Para entender algumas dessas turbulências internas, leia “Memórias do subsolo”, de Fiódor Dostoiévski. O romance é considerado por muitos como um dos primeiros a pertencer ao gênero existencialista. Dos escritores modernos, pode-se ler os contos de Serguêi Dovlatov. O desespero é palpável. Mas é uma desesperança feliz, resignada – cômica. E assim foi Gógol – um gênio cômico que enlouqueceu no fim da vida.
Ao contrário de qualquer uma das nações listadas nesse texto, nosso território atravessa dois continentes. Ser russo é emocionalmente confuso. Nosso núcleo etnopsicológico é, na melhor das hipóteses, frágil – um problema exacerbado por quase 190 grupos étnicos, designados como nacionalidades distintas dentro da Rússia.

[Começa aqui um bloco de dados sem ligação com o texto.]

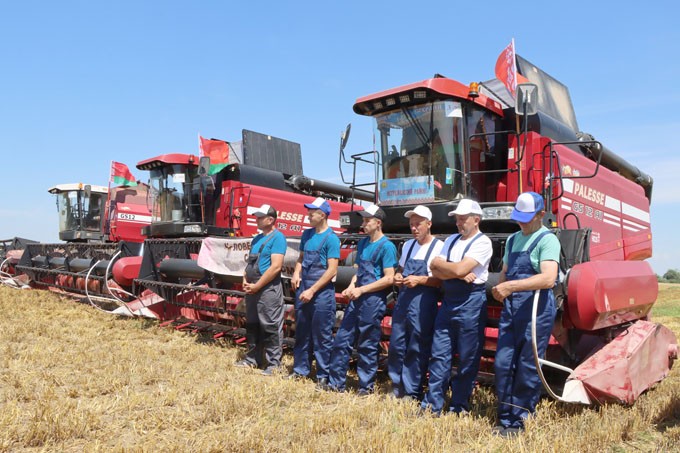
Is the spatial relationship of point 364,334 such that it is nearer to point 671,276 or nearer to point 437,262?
point 437,262

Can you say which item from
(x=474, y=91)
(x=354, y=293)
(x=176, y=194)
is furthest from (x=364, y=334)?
(x=176, y=194)

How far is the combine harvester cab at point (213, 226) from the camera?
695 cm

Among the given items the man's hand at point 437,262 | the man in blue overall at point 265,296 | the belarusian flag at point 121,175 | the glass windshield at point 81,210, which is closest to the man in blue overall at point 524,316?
the man's hand at point 437,262

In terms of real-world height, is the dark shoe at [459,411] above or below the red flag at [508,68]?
below

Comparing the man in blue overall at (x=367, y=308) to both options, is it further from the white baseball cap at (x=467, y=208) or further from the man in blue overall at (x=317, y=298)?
the white baseball cap at (x=467, y=208)

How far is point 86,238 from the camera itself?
55.7 feet

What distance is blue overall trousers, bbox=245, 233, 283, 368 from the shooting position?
5441 millimetres

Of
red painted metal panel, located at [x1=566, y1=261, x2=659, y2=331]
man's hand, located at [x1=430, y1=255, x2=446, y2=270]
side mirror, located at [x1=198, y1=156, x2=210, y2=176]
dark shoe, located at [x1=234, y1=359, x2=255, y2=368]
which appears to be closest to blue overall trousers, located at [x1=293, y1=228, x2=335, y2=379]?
dark shoe, located at [x1=234, y1=359, x2=255, y2=368]

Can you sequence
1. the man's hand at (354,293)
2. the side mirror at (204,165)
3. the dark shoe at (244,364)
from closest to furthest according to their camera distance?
1. the man's hand at (354,293)
2. the dark shoe at (244,364)
3. the side mirror at (204,165)

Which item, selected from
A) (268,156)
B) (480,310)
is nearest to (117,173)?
(268,156)

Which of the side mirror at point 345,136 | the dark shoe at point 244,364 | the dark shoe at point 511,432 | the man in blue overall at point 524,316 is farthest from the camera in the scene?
the side mirror at point 345,136

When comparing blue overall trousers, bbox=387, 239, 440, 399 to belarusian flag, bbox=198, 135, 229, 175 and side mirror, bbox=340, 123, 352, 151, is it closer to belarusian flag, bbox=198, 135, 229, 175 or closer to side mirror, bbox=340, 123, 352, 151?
side mirror, bbox=340, 123, 352, 151

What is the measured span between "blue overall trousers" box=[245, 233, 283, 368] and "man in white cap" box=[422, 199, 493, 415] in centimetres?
177

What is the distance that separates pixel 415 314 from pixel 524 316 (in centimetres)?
87
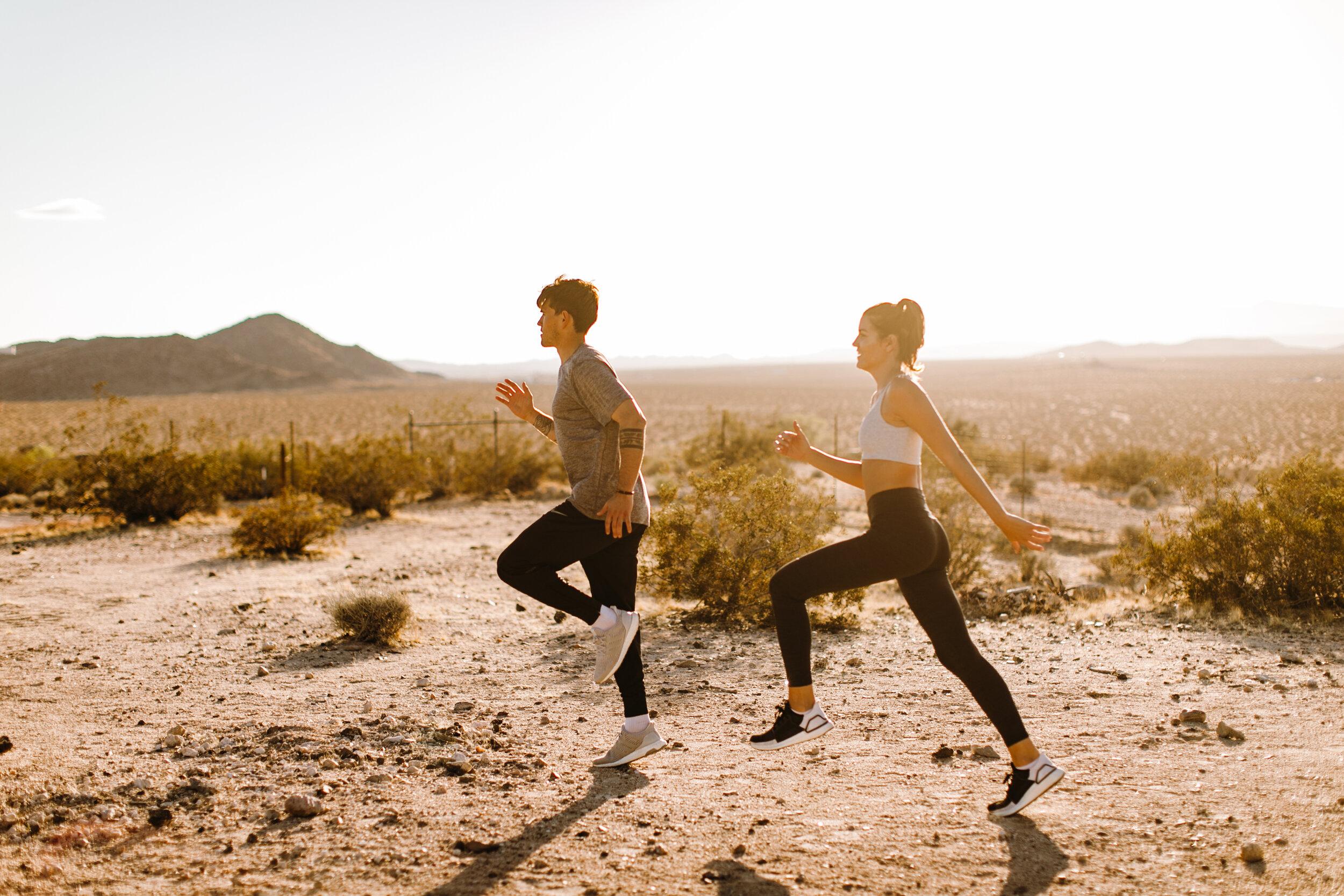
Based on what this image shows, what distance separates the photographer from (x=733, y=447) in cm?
1870

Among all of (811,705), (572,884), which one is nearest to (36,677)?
(572,884)

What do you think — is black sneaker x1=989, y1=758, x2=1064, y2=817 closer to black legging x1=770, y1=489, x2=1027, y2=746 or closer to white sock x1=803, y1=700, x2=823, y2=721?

Nosso cinismo provém de uma desunião natural. Em seguida, mistura-se com a falta de fé nas perspectivas de melhoria, bem como com a propensão natural à expressividade. O que se obtém é uma nação irritada e extrovertida que parece infeliz com tudo o que faz, e – para grande desânimo dos espectadores ocidentais – se recusa a fazer qualquer coisa sobre a situação. Apenas se deleita. Não se pode dizer a um russo para ser feliz. Ele já é. E ele não vai deixá-lo convencê-lo do contrário.
Em suma, gostaria de discordar de muitos amantes da Rússia sobre a romantização da tristeza russa. Alguns dizem que gostamos de parecer enigmáticos e usamos nossa “alma” como um distintivo de honra. E embora a cultura global moderna possa capitalizar com essa ideia, ela acaba negligenciando a cadeia interna de causalidade. Não se pode entender a tristeza russa mais do que se poderia entender a “arrogância francesa” ou o “comportamento reservado germânico”. Todos são indicadores de uma infinidade de fatores situacionais muito confusos para se desvendar.